Generation: On Google stocks, ETTh, Energy, KDD-Cup AQI, DiM-TS improves Context-FID by over 60% and correlational scores by more than 35% compared to diffusion and GAN-based alternatives. Predictive and discriminative metrics confirm improved downstream task utility and realism (Yao et al., 23 Nov 2025).
Robustness: Performance remains stable even for long sequences ( $L=128,256$ ), unlike rival methods where quality degrades. Ablation studies highlight dominant contributions from lag fusion and bidirectional modules (Yao et al., 23 Nov 2025).

The TIMBA system, which adapts Diffusion Mamba with both bi-directional (temporal) and spatial (graph-based, node-oriented transformer) modules, demonstrates consistent improvements in MAE/MSE imputation metrics on AQI-36, METR-LA, and PEMS-BAY under varied missingness patterns. Downstream forecasting models benefit from preprocessing with DiM-TS imputations (Solís-García et al., 8 Oct 2024).

6. Limitations, Open Directions, and Context

Current DiM-TS instantiations fix lag sets and channel permutations offline; adaptive or data-driven discovery of these structures may enhance performance. For high-dimensional channel spaces, the computational cost associated with graph Laplacian embedding could be reduced by approximate algorithms or hierarchical clustering. Conditioning on exogenous variables and handling irregularly sampled or asynchronous time series represent further research frontiers. Accelerating sampling through step distillation and exploring alternative noise schedules are proposed as practical extensions (Yao et al., 23 Nov 2025, Gao et al., 17 Oct 2024).

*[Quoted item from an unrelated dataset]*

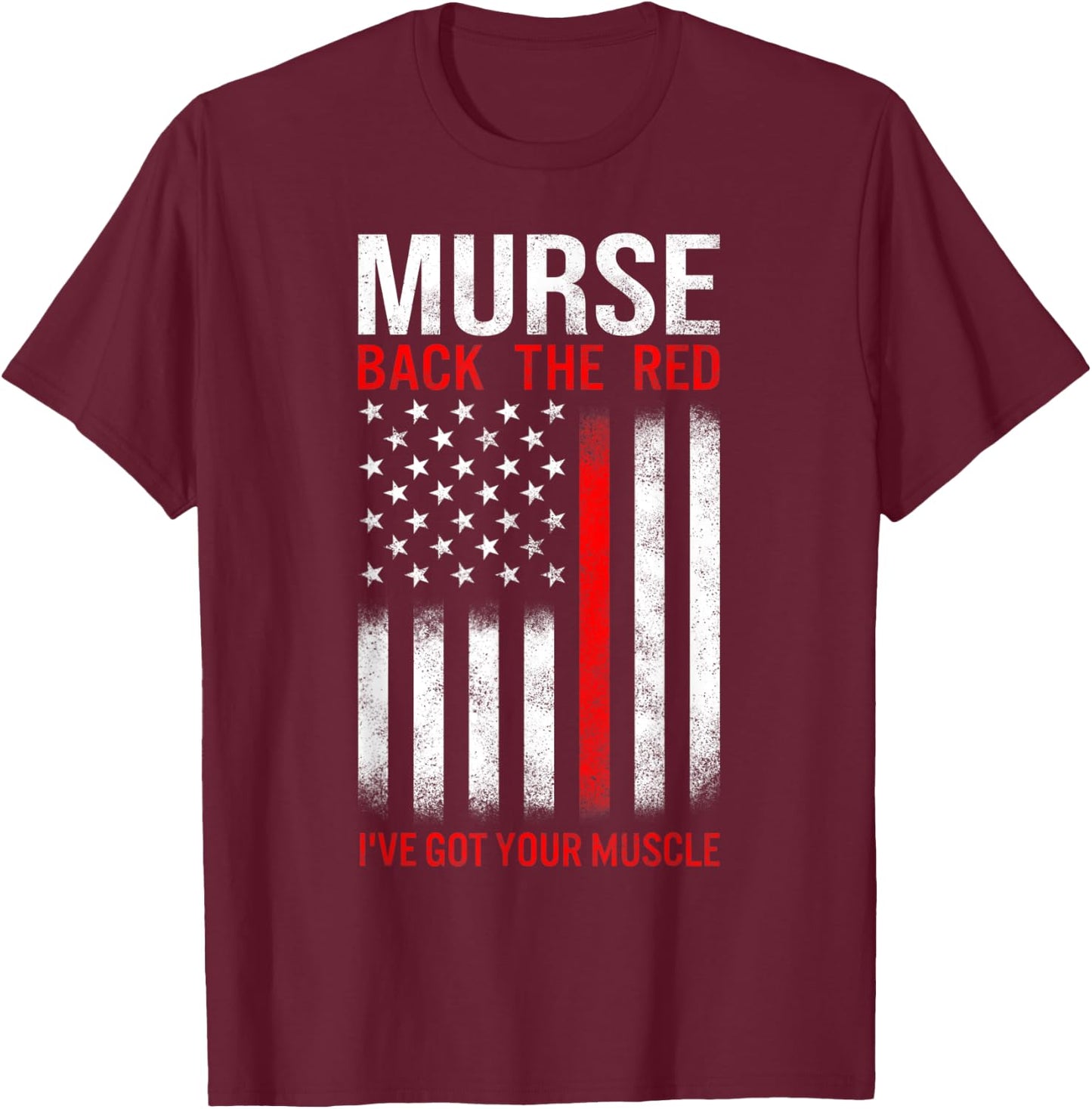 Murse American Flag Back The Red Line Firefighter RN Gifts Women Kids Men T-Shirt - T-Shirt | Maroon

From a methodological viewpoint, DiM-TS unifies SSMs and diffusion models within a single algebraic paradigm (output $y = Mx$ ), differing mainly in the structure imposed on $M$ by bidirectionality, lag fusion, or channel permutation. This suggests that future research may benefit from generalized matrix parameterizations and information flow control across both axes.

Prior art in time series diffusion models often relied on Transformer backbones for the denoiser, which incurred $O(L^2)$ computational cost and limited scalability for long or high-dimensional data. Attempts to model bidirectional or cross-channel dependencies with Transformers or RNNs required complex masking or incurred quadratic overhead. The use of Mamba-based SSMs moves beyond strict RNN/attention paradigms and offers both theoretical and practical advancement, as demonstrated in head-to-head empirical comparisons (Gao et al., 17 Oct 2024, Yao et al., 23 Nov 2025, Solís-García et al., 8 Oct 2024). These advances position Diffusion Mamba for Time Series as a central architectural paradigm for scalable, probabilistic time series learning.